**Selected excerpt**
= = = = =

You are viewing a plain text version of this content. The canonical link for it is here.
Posted to user@spark.apache.org by S <sh...@gmail.com> on 2021/05/31 18:31:06 UTC

Spark Structured Streaming

Hi,

I am using Structured Streaming on Azure HdInsight. The version is 2.4.6.

I am trying to understand the microbatch mode - default and fixed
intervals. Does the fixed interval microbatch follow something similar to
receiver based model where records keep getting pulled and stored into
blocks for the duration of the interval at the end of which a job is kicked
off? Or, does the job just process the current microbatch and sleep for the
rest of the interval and pulls records only at the end of the interval?

I am fully aware of the two dstreams models - receiver and direct based
dstreams. I am just trying to figure out if either of these two models were
reused in Structured Streaming.

Regards,
Sheel

Re: Spark Structured Streaming

Posted by S <sh...@gmail.com>.
Hi Mich,

I agree with you; spark streaming will become defunct in favor of
Structured Streaming. And I have gone over the document in detail. I am
aware of the unbounded datasets and running aggregate etc..

Nevertheless, I wouldn't say it's a moot point as it provides a good
intuition of the evolution of spark streaming model into the Structured
Streaming Model. The microbatch model is a commonality between the dstream
model and the structuted streaming model but it is a bit unsettling to
think that the structured Streaming model would use the same old receiver
based approach to achieve fixed interval microbatch. It does however fit
the direct based approach. Just wanted to get this conclusion that I
arrived at verified by the broader contributing community.

Regards,
Sheel

On Tue, 1 Jun, 2021, 1:57 AM Mich Talebzadeh, <mi...@gmail.com>
wrote:

> Hi,
>
> I guess whether structured streaming (SS) inherited anything from spark
> streaming is a moot point now, although it is a concept built on spark
> streaming which will be defunct soon.
>
> Going forward, It all depends on what problem you are trying to address.
>
> These are explained in the following doc
> <https://spark.apache.org/docs/latest/structured-streaming-programming-guide.html>
>
> However, within SSS micro-batching, you have the concept of working out
> running aggregates within a given timeframe  akin to spark streaming with
> sliding window and window's length.
>
> The other one relies on a fixed triggering mechanism to invoke a function
> to perform some specific tasks (processing CDC, writing the result set to a
> database, working out average prices per security etc) on streaming data in
> that triggering period.
>
> To see a discussion on running aggregates please look for the following
> thread in this forum
>
> "Calculate average from Spark stream"

= = = = =

**Requirement 1**
In the Spark Structured Streaming thread, why does Sheel say that whether Structured Streaming reused a dstream model is not a moot point?
**Requirement 2**
According to the Spark Structured Streaming thread, what version of Structured Streaming is Sheel using on Azure HdInsight?
**Requirement 3**
Write the next part of the Spark Structured Streaming thread, starting after its final line.

**Record set**

= = = = =

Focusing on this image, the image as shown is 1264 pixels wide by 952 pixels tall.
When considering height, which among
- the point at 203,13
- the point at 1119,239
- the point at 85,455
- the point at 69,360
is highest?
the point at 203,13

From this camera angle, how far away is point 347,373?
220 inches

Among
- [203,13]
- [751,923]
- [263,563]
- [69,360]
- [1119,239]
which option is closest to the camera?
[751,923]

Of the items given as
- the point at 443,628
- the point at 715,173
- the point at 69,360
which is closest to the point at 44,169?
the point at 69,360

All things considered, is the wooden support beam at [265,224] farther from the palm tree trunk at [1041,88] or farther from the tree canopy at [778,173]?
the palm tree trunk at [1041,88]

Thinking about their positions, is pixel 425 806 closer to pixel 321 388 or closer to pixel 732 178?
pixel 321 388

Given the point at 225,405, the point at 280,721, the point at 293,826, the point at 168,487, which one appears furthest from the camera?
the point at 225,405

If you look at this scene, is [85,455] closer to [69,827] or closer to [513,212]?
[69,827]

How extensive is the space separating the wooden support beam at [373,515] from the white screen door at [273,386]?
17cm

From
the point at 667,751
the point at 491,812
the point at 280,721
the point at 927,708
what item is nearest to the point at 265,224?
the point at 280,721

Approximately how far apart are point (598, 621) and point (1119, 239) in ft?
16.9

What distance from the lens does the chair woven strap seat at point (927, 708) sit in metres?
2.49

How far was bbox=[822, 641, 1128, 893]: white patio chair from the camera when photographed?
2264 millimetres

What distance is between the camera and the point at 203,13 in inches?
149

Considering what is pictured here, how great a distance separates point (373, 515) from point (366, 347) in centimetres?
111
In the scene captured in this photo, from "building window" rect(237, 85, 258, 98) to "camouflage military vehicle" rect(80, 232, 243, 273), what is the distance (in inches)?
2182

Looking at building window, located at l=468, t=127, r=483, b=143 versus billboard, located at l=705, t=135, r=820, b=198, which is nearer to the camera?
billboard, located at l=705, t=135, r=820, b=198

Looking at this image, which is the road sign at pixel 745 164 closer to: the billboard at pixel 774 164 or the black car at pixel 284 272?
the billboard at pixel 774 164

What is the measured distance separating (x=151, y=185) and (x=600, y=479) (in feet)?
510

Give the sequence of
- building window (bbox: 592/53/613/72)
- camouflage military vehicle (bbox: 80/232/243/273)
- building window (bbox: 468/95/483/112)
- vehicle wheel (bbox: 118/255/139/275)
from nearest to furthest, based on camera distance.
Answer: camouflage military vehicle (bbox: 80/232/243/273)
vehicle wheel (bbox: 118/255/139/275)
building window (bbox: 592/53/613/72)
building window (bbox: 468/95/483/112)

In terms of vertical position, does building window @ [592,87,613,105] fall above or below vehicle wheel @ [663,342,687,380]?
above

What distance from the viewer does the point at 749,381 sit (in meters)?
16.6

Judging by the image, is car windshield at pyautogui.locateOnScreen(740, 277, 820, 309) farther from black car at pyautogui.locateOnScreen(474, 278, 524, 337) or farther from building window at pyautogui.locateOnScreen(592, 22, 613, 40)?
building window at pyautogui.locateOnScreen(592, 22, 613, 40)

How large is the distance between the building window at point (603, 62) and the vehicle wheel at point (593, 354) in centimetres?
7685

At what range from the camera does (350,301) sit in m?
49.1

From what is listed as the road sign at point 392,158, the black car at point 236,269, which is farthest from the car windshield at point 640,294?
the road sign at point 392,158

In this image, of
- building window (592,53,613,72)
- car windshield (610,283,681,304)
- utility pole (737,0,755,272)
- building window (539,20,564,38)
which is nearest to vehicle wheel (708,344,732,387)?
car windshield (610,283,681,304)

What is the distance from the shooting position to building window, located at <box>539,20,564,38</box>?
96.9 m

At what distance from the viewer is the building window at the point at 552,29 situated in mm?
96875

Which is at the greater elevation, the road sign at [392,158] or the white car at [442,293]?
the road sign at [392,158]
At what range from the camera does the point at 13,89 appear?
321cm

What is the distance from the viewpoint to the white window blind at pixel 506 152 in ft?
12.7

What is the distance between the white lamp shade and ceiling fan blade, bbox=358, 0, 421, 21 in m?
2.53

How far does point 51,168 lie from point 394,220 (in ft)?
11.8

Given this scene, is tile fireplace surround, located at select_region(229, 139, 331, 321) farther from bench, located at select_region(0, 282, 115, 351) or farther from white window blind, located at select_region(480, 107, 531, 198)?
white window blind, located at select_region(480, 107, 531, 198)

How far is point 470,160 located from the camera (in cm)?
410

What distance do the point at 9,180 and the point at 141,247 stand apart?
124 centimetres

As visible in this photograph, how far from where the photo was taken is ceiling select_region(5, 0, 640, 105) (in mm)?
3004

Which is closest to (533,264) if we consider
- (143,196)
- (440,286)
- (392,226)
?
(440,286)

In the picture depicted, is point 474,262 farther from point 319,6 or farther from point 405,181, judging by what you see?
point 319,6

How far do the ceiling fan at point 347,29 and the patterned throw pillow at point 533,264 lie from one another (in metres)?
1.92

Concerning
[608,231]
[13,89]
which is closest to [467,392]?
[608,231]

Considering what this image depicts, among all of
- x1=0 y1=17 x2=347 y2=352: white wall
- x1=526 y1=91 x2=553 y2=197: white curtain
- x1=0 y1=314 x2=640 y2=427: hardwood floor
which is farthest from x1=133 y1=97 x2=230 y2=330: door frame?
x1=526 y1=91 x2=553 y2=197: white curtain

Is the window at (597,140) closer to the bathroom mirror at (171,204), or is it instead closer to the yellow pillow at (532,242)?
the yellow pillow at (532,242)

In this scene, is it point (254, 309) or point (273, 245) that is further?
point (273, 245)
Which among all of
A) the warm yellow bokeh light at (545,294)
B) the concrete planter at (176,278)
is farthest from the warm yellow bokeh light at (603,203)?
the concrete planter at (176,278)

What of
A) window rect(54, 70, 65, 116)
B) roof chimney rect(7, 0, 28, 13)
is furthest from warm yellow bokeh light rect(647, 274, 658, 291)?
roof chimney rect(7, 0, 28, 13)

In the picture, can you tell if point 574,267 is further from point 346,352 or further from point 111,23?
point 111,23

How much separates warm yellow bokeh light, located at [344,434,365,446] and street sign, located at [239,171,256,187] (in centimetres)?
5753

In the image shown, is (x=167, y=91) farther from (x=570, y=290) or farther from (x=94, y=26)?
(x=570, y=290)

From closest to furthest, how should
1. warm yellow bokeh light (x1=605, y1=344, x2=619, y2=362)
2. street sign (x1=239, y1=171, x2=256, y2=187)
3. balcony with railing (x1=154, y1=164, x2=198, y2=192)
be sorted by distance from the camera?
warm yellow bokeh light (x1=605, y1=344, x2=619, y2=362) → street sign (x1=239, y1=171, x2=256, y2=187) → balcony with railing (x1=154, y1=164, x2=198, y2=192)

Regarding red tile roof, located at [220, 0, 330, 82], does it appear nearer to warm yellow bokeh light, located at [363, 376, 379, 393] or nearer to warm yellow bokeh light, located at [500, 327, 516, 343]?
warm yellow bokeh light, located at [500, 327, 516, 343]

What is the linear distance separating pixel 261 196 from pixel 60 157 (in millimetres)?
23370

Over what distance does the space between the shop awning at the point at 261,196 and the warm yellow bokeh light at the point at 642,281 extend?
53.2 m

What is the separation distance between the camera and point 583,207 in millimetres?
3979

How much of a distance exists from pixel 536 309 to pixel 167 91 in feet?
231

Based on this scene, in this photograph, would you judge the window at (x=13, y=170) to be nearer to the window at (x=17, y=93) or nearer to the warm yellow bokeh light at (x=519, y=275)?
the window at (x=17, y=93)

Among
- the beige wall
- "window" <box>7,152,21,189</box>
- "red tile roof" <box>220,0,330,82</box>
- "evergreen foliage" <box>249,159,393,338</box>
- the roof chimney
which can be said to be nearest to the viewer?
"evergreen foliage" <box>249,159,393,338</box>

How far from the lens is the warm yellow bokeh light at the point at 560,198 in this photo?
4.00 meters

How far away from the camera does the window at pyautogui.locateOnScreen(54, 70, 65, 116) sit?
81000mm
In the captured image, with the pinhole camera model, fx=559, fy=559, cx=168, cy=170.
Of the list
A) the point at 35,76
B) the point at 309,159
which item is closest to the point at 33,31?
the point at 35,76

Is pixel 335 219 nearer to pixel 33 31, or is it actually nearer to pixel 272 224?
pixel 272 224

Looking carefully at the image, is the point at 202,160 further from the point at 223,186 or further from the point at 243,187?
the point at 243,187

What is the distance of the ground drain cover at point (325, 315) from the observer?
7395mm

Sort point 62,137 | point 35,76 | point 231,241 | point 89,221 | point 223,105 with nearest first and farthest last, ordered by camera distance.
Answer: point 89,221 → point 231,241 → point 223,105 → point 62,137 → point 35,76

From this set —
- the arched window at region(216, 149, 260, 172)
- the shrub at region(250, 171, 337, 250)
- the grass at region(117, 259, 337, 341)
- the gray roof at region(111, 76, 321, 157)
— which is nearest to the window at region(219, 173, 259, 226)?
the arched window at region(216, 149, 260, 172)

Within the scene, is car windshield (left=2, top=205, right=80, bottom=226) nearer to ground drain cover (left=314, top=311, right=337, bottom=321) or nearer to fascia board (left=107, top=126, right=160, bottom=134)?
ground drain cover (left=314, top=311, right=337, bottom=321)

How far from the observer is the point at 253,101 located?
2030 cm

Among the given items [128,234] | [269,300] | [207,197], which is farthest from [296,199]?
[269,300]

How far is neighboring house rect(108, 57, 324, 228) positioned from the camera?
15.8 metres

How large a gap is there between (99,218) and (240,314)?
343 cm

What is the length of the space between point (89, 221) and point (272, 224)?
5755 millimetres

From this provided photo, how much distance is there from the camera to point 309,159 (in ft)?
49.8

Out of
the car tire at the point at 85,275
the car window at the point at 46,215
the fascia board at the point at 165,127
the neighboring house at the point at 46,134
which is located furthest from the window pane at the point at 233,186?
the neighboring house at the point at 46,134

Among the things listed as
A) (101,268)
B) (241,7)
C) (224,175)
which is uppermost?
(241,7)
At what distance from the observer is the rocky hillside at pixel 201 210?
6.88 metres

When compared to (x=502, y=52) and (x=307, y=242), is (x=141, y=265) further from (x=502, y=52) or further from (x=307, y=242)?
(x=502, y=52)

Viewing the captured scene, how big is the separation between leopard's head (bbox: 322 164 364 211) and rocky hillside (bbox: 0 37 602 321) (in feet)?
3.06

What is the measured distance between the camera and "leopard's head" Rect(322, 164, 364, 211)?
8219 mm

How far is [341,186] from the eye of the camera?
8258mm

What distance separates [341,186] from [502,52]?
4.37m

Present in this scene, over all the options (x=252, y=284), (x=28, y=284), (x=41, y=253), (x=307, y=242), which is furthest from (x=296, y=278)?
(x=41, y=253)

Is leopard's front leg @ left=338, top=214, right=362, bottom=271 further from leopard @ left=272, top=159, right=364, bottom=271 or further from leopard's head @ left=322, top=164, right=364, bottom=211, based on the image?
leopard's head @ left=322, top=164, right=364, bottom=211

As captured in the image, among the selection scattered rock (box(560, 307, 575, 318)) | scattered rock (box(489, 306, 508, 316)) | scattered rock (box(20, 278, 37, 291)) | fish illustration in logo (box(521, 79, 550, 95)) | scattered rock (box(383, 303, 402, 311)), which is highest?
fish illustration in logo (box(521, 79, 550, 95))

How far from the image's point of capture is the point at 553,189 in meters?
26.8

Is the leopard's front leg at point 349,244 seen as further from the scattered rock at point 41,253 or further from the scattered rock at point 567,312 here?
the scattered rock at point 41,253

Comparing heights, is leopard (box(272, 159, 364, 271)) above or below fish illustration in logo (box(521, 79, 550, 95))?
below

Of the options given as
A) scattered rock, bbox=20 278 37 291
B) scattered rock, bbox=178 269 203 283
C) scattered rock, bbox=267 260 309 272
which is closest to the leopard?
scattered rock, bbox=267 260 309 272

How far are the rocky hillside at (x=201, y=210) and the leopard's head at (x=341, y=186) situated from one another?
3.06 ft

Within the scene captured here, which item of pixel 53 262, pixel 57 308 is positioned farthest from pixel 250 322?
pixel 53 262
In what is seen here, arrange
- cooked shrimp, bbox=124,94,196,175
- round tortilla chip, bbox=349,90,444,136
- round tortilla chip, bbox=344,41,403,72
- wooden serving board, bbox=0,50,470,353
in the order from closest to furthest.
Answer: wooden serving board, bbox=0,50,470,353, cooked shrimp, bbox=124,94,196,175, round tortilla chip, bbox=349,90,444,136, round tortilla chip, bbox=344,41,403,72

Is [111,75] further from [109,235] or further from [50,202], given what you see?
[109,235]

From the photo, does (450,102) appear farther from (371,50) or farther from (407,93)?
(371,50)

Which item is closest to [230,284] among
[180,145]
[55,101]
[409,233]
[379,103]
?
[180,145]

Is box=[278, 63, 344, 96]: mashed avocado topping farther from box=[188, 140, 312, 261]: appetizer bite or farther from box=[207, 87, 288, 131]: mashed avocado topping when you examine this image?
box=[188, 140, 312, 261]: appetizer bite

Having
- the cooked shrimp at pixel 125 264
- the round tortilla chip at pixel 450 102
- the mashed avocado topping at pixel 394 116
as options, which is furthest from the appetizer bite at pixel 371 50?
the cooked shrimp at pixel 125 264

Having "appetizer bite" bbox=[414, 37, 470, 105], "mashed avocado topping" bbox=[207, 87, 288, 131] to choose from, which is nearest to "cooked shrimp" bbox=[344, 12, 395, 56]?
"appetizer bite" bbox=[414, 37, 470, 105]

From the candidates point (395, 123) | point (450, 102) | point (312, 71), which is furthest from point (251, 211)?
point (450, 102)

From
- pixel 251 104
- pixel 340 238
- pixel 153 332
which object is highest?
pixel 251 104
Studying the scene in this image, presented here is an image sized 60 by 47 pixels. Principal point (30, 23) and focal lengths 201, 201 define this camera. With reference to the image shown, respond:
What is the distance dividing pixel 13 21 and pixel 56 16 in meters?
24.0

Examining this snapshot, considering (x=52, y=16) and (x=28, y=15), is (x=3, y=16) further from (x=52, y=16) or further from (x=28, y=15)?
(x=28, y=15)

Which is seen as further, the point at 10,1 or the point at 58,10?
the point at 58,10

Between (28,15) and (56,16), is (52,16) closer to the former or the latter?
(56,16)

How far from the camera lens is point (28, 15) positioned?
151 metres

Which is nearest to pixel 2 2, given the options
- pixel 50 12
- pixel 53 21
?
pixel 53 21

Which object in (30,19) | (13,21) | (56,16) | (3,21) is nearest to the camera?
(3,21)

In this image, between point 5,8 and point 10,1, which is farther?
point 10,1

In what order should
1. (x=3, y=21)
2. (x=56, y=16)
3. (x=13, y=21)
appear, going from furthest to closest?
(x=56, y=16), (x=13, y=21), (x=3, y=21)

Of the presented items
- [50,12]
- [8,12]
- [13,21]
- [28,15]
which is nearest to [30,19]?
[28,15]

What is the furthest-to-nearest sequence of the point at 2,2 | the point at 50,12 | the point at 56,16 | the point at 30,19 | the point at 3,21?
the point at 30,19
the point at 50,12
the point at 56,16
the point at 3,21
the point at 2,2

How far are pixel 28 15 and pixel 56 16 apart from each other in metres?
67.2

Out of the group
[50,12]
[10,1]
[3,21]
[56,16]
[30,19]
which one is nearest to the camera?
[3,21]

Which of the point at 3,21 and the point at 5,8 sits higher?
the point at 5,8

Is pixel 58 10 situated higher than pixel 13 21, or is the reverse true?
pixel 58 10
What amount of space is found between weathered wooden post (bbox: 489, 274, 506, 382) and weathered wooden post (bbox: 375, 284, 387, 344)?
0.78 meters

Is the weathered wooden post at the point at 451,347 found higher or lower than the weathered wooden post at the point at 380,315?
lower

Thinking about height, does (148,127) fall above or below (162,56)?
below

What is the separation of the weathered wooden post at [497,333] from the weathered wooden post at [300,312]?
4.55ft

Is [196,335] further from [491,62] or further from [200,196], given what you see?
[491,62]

= = = = =

**Task output 1**
Sheel says it is not moot because the question gives a good intuition of how the spark streaming model evolved into the Structured Streaming model.

**Task output 2**
Version 2.4.6.

**Task output 3**
>
> And for triggering mechanism you can see an example in my linkedin  below
>
>
> https://www.linkedin.com/pulse/processing-change-data-capture-spark-structured-talebzadeh-ph-d-/
>
>
> HTH
>
>
>
>    view my Linkedin profile
> <https://www.linkedin.com/in/mich-talebzadeh-ph-d-5205b2/>
>
>
>
> *Disclaimer:* Use it at your own risk. Any and all responsibility for any
> loss, damage or destruction of data or any other property which may arise
> from relying on this email's technical content is explicitly disclaimed.
> The author will in no case be liable for any monetary damages arising from
> such loss, damage or destruction.
>
>
>
>
> On Mon, 31 May 2021 at 19:32, S <sh...@gmail.com> wrote:
>
>> Hi,
>>
>> I am using Structured Streaming on Azure HdInsight. The version is 2.4.6.
>>
>> I am trying to understand the microbatch mode - default and fixed
>> intervals. Does the fixed interval microbatch follow something similar to
>> receiver based model where records keep getting pulled and stored into
>> blocks for the duration of the interval at the end of which a job is kicked
>> off? Or, does the job just process the current microbatch and sleep for the
>> rest of the interval and pulls records only at the end of the interval?
>>
>> I am fully aware of the two dstreams models - receiver and direct based
>> dstreams. I am just trying to figure out if either of these two models were
>> reused in Structured Streaming.
>>
>> Regards,
>> Sheel
>>
>

Re: Spark Structured Streaming

Posted by Mich Talebzadeh <mi...@gmail.com>.
Hi,

I guess whether structured streaming (SS) inherited anything from spark
streaming is a moot point now, although it is a concept built on spark
streaming which will be defunct soon.

Going forward, It all depends on what problem you are trying to address.

These are explained in the following doc
<https://spark.apache.org/docs/latest/structured-streaming-programming-guide.html>

However, within SSS micro-batching, you have the concept of working out
running aggregates within a given timeframe  akin to spark streaming with
sliding window and window's length.

The other one relies on a fixed triggering mechanism to invoke a function
to perform some specific tasks (processing CDC, writing the result set to a
database, working out average prices per security etc) on streaming data in
that triggering period.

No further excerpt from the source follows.